For those who don’t know, Risque Business is a slot machine with a strip club theme—male and female dancers. The idea is to get three ATMs to get to the bonus game. Once there, you choose a dancer who does his/her thing as tippers fling dollars on the stage. If you pick the right tippers, the dancer keeps going. Scott and I played years before, and I got to the dancer’s top before losing out.

This slot was a quarter machine, and I popped in $20, playing the max number of lines. Laurie watched, not fully comprehending the idea of the game and whether I was winning or losing. (I was losing.)

I was down to my last spin and hit three ATMs. Sweet. I picked the brawny lumberjack … no, I picked the pussycat babe. More important, I picked good tippers. The pussycat babe dropped her cufflinks, then her coat, then one glove, then another, then her top and then … her bottom. YES! I went all the way.

I should preface this by saying you don’t actually see anything, which seems a bit odd. You’re in a casino, where no one under the age of 18 is allowed. This is family entertainment? Show the dancers naked! It was kind of a gyp.

No matter, I still had one more bonus dance where I pick a single tipper. There was this one character that I picked a lot and he seemed to be working for me, so I gave him the solo dance. Finally, the bonus game was over, and the credit counter began to spin.

I had a pretty good idea of how much I won. Laurie didn’t. I cashed out, and I showed the credit slip to Laurie: It was for $195—the most I ever won in a single game at Vegas. That’ll pay for our Bellagio buffet dinner tomorrow night. She couldn’t believe it. Welcome to Vegas.

We had a great time pre-show. In January, if you can believe it, it gets cold enough that the pools are closed. Laurie was expecting to get in some pooling, and I suppose I was, too, so we were fairly disappointed. So we did the usual Vegas things. We went to the Flaming-o for the breakfast buffet and did the aforementioned Bellagio buffet, which has my single favorite food: the Chilean sea bass, which is sweet, flaky and tender. I must have had about eight pieces.

Paul and Jin showed up on Sunday. (Paul wanted to attend CES.) They stayed at Excalibur, so we met up at Nine Fine Irishmen in New York New York for some fish and chips and Guinness per Paul’s request. I had a bit of CES work to do earlier in the evening, but the big event—press conference day—was the next day.

Press conference day is just what it sounds like: Every big company has an hour-long confab, always beginning with LG at 8 a.m., where they roll out new products and try to wow everyone. There was just one problem: Everyone in the press knew that the Wow factor was happening later that week in California. Apple, which doesn’t attend CES, was going to announce its new supersecret product. The hot money was on a cellphone.

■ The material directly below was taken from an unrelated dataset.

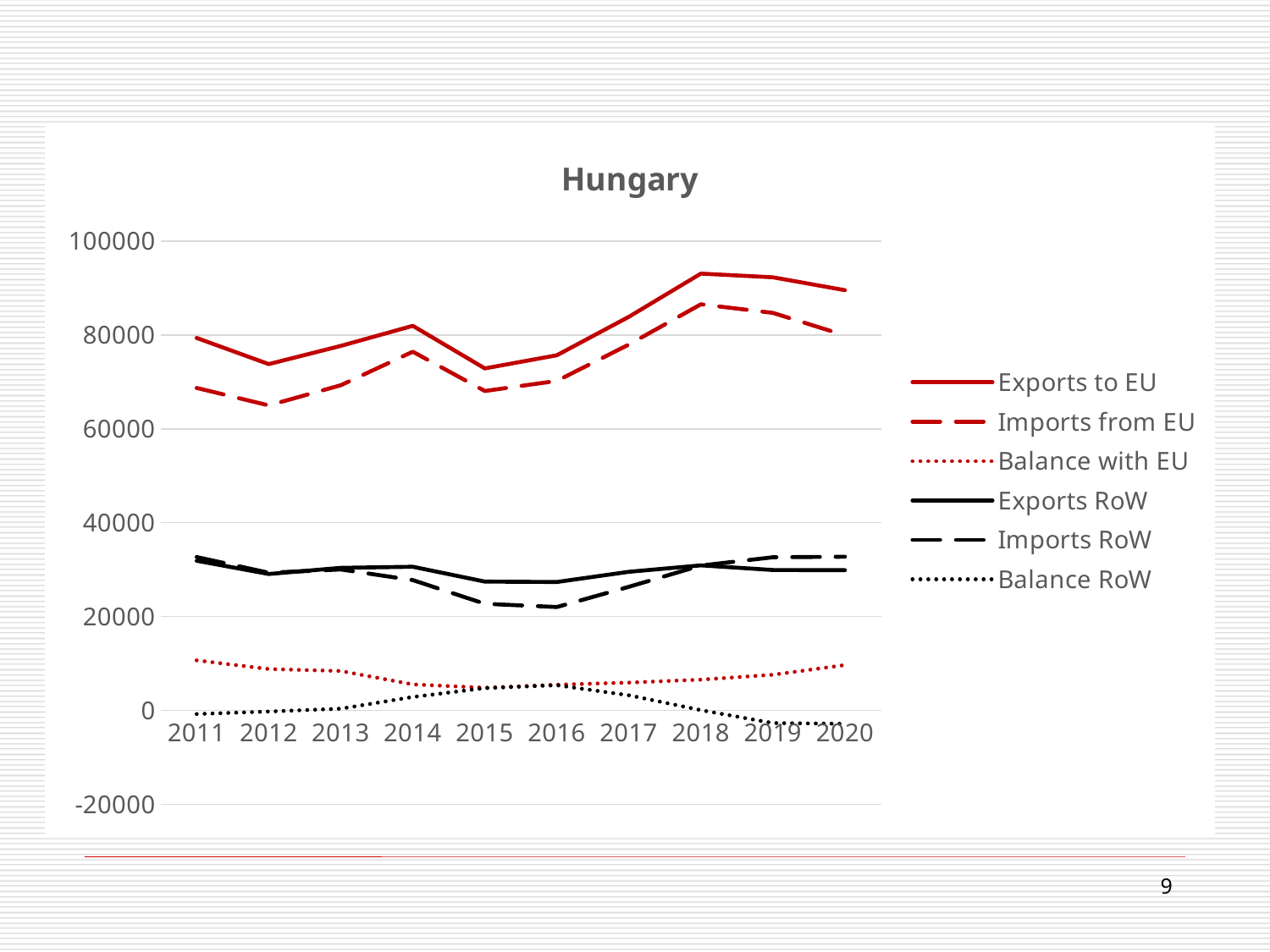
How many years are shown on the x axis? 10 In which year is Balance with EU highest? 2011 Is the value for Balance RoW in 2020 greater or less than 0? less Is the value for Exports to EU in 2018 greater or less than 90000? greater How many series does the legend list? 6 In 2020, which is larger: Exports to EU or Imports from EU? Exports to EU Is the value for Imports RoW in 2016 greater or less than 25000? less Does Balance with EU rise or fall from 2011 to 2015? fall In which year is Imports from EU lowest? 2012 What kind of chart is shown on the slide? line chart What is the title of the chart? Hungary In which year is Exports to EU highest? 2018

Being a newbie, it took me a while to figure out what the veterans knew well: Rudeness is encouraged at CES press conference day. By that I mean no one stays to the end of each press conference. If you do, you end up at the back of the huge line to the next press conference and possibly have to stand the entire time. By Samsung’s confab at 2, I had it down pretty well.

The final press conference, as it is every year, is Sony at the Convention Center, at 4:15. It was my first experience with the tram from the Venetian and also the Convention Center itself, which is massive. Based on my schedule for the next day, I knew I was in for it.

I got back to the IP at about 6, and my timing couldn’t have been more perfect. Close to the elevators that led up to the room Laurie and I shared was the Mai Tai bar. The day before, Laurie and I met Don, the take-no-spit, seen-it-all-twice bartender who made mai tai’s with much extra love. The bar had a happy hour, where you got a 2-for-1 on drinks, but you had to have the two drinks at once.

As I came walking through the IP with my suit on and carrying my briefcase, I saw Laurie coming out of the mai tai bar holding two drinks—undoubtedly to put in the supertall Paris sipper that she had acquired the day before. Recognizing a perfect opportunity wihen I had it, I just walked right up and took one of the drinks out of her hands. “Thanks. How did you know this was just what I wanted?” Laurie laughed in surprise.